## À compléter
A. Recopiez à l'identique le passage sur la contrefaçon de marque, de « L'atteinte portée au » à « des produits concernés. ».
B. Poursuivez la rédaction du passage sur la contrefaçon de marque au-delà de sa dernière phrase.

## Extrait du document

^^^^^^^^

La contrefaçon par imitation implique l'existence d'un risque de confusion dans l'esprit du public, lequel s'apprécie globalement, en considération de l'impression d'ensemble produite par les signes.

Pour apprécier le risque de confusion, il convient de considérer les signes litigieux dans leur ensemble, tels qu'ils ressortent de leur enregistrement et sans tenir compte des conditions d'exploitation des marques.

Le risque de confusion prend en compte le public pertinent, c'est-à-dire la perception du signe par le consommateur d'attention moyenne du ou des territoires visés par la marque.

Au sens de l'article L.716-4 du code de la propriété intellectuelle dans sa version en vigueur depuis le 11 décembre 2019 et applicable en l'espèce :

L'atteinte portée au droit du titulaire de la marque constitue une contrefaçon engageant la responsabilité civile de son auteur. Constitue une atteinte aux droits attachés à la marque la violation des interdictions prévues aux articles L. 713-2 à L. 713-3-3 et au deuxième alinéa de l'article L. 713-4.

Sur la similarité des produits :

La similitude entre les produits et les services s'apprécie en tenant compte de tous les facteurs pertinents. Ces facteurs incluent, en particulier, leur nature, leur destination, leur utilisation ainsi que leur caractère concurrent ou complémentaire (CJCE, 29 septembre 1998, Canon, C-39/97). D'autres facteurs peuvent être pris en compte, tels que les canaux de distribution des produits concernés.

^^^^^^^^

## Données fournies

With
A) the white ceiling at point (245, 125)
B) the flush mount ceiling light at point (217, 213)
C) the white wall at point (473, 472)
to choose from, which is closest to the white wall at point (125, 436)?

^^^^^^^^

## Liste des réponses
A.
L'atteinte portée au droit du titulaire de la marque constitue une contrefaçon engageant la responsabilité civile de son auteur. Constitue une atteinte aux droits attachés à la marque la violation des interdictions prévues aux articles L. 713-2 à L. 713-3-3 et au deuxième alinéa de l'article L. 713-4.

Sur la similarité des produits :

La similitude entre les produits et les services s'apprécie en tenant compte de tous les facteurs pertinents. Ces facteurs incluent, en particulier, leur nature, leur destination, leur utilisation ainsi que leur caractère concurrent ou complémentaire (CJCE, 29 septembre 1998, Canon, C-39/97). D'autres facteurs peuvent être pris en compte, tels que les canaux de distribution des produits concernés.

B.
Le risque de confusion doit s'apprécier globalement, par référence au contenu des enregistrements des marques, vis-à-vis du consommateur des produits tels que désignés par ces enregistrements et sans tenir compte des conditions d'exploitation des marques ou des conditions de commercialisation des produits.

En l'espèce, les produits à comparer sont des « Vins bénéficiant de l'appellation d'origine Champagne » en classe 33 visés par la société Champagne Martel et des vins rosés du Lubéron commercialisés par les sociétés Lacheteau et Les Grands Chais.

Le prix de commercialisation, la forme des bouteilles, leur habillage, leur étiquette ou encore leur présentation dans les magasins concernent les conditions de commercialisation des produits et ne sont donc pas des critères pertinents à prendre en compte.

Ces produits font partie de la même catégorie générale, à savoir celle des boissons alcoolisées relevant de la classe 33. Leur nature diffère en ce que le champagne est un vin efferverscent tandis que le vin rosé est un vin tranquille.

Ces produits se consomment en apéritif ou au moment des repas. Ils sont destinés à être consommés lors d'évènements festifs et conviviaux. Le vin de champagne est particulièrement destiné aux célébrations contrairement au vin rosé qui est souvent consommé de manière plus décontractée.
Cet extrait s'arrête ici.